Prosperó Nueva Cádiz por las pesquerías de perlas, convirtiéndose en una ciudad importante y rica y que sufrió ataques de corsarios franceses; las pesquerías fueron una causa de esclavitud de los indios por ser los esclavos los obligados a bucear, prefiriéndose los lucayos como buenos nadadores. El agotamiento de los bancos de ostras produce la decadencia de la ciudad, destruida en 1541 por un temporal y dos años después acabada de destruir por los piratas.

Tuvo ayuntamiento y un alcalde; y allí fue tesorero el futuro historiador Juan de Castellanos. Carlos V dio unas ordenanzas en 1527 referentes al gobierno y a la explotación de las perlas. Hacia 1539 el foco de la explotación de las perlas se desplazó al cabo de la Vela. Para la colonización de la isla Margarita se dio una capitulación al oidor Marcelo de Villalobos (1525), durando el señorío de sus sucesores hasta fines de siglo.

En 1513 fray Pedro de Córdoba, superior de los dominicos de Santo Domingo, envió la primera misión a la costa, estableciéndose dos religiosos en la región de Cumaná, pero por los desmanes de los cazadores de esclavos fueron muertos por los indios. De nuevo se intentó la conversión en 1516, fundando los franciscanos un convento en el mismo sitio, y los dominicos otros en Chichirivichi, pero una cacería de esclavos por un tal Alonso de Ojeda —distinto del famoso conquistador— provocó la destrucción de ambos y la muerte de varios misioneros (1520). La Audiencia de Santo Domingo envió a Gonzalo de Ocampo (1521), que castigó duramente a los indios y fundó Nueva Toledo, reconstruyéndose el convento franciscano.

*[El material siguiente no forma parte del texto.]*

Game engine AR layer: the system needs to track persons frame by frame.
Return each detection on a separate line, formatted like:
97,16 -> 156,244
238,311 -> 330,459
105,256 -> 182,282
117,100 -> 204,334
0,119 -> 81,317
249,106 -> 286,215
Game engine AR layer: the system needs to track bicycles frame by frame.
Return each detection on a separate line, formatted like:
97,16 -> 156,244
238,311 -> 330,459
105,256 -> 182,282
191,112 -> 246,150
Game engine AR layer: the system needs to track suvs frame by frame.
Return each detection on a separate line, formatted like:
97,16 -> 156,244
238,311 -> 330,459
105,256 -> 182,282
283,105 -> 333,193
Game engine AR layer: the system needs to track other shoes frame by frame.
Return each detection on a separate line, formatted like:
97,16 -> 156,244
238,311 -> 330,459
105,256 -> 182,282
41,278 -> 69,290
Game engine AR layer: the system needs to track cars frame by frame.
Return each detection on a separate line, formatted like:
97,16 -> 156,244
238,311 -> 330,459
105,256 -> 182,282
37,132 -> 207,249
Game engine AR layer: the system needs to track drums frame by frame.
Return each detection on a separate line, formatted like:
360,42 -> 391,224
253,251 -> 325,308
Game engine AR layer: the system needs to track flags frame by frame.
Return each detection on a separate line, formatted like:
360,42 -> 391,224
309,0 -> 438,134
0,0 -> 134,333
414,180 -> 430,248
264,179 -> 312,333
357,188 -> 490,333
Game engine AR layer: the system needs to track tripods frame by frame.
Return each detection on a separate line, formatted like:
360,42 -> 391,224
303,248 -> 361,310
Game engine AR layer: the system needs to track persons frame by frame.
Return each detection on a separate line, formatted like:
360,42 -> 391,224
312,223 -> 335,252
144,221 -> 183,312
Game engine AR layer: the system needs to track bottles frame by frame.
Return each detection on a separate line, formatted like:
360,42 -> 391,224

Las Casas propuso a Carlos V y sus consejeros flamencos un plan de colonización pacífica en Tierra Firme, en un espacio de mil leguas, donde se construirían diez fortalezas en la costa y otras tantas en el interior con otros tantos pueblos de cristianos que convivirían y traficarían en paz con los indios. No aceptado, propuso la concesión de 300 lenguas de Paria a Santa Marta y la colaboración con las comunidades religiosas mencionadas, llevando allí además labradores castellanos y fundando tres poblaciones, otorgándosele tras difíciles gestiones, una capitulación (1519 y 1520).

Cuando llegó Las Casas a las Indias ya había ocurrido la citada destrucción de los conventos y la represión de Ocampo. No obstante quiso fundar un establecimiento en Cumaná, donde el de Ocampo, que fracasó por falta de apoyo, la deserción de la gente y por haber sido destruido por los indios en su ausencia (1521). Poco después la Audiencia de Santo Domingo envió otra expedición de castigo con Jácome de Castellón, que fundó la mencionada fortaleza en la boca del río Cumaná y entonces es cuando se echó la base para esta futura ciudad después de los fracasos anteriores. Se organizó en 1523 con el nombre de Nueva Córdoba gobernándola Castellón hasta 1533, pero su vida fue precaria, por los ataques de los indios. la región de Cumaná hasta el Amazonas recibía el nombre de Nueva Andalucía.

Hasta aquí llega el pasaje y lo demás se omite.